Select Pandas Dataframe Rows And Columns Using iloc loc and ix

In this post, I will talk about how to use Python library Pandas iloc, loc and ix functions to select rows and columns from csv and excel files

I will be using college.csv data which has details about university admissions.
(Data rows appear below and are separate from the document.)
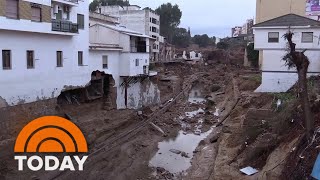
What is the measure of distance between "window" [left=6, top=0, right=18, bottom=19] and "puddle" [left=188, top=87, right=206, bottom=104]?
3442 cm

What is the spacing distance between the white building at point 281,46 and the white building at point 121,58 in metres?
12.0

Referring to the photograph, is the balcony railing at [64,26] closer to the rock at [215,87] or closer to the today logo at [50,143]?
the today logo at [50,143]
Lets start with importing pandas library and read_csv to read the csv file

In [1]:
import pandas as pd
In [2]:
df = pd.read_csv('data/College.csv')
In [3]:
df.head(2)
Out[3]:
Unnamed: 0 Private Apps Accept Enroll Top10perc Top25perc F.Undergrad P.Undergrad Outstate Room.Board Books Personal PhD Terminal S.F.Ratio perc.alumni Expend Grad.Rate
0 Abilene Christian University Yes 1660 1232 721 23 52 2885 537 7440 3300 450 2200 70 78 18.1 12 7041 60
1 Adelphi University Yes 2186 1924 512 16 29 2683 1227 12280 6450 750 1500 29 30 12.2 16 10527 56

How To Use dataframe loc To Select Rows

Lets check what df.loc actually used for, if you do df.loc?, you will find following documentation...

Access a group of rows and columns by label(s) or a boolean array.
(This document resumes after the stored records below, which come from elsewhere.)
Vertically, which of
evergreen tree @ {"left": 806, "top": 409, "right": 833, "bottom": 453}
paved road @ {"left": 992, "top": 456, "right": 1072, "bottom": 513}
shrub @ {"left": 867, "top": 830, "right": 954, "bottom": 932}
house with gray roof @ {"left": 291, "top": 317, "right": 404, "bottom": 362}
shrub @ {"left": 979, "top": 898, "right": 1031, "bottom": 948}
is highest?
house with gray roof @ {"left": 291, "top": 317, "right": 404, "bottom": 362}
.loc[] is primarily label based, but may also be used with a boolean array.

Lets try to select the columns by labels first. We will have to use double index [[]]

In [5]:
df.loc[['Apps']]

I got following error

KeyError: "None of [Index(['Apps'], dtype='object')] are in the [index]"

The reason for above error is that Apps is not an index. We will have to set the column names as index first. Lets see what is index set to right now.

In [6]:
df.index
Out[6]:
RangeIndex(start=0, stop=777, step=1)

The index is set from 0 to 777 which is actually row numbers. Of course we can use current index to select the rows. Lets try that.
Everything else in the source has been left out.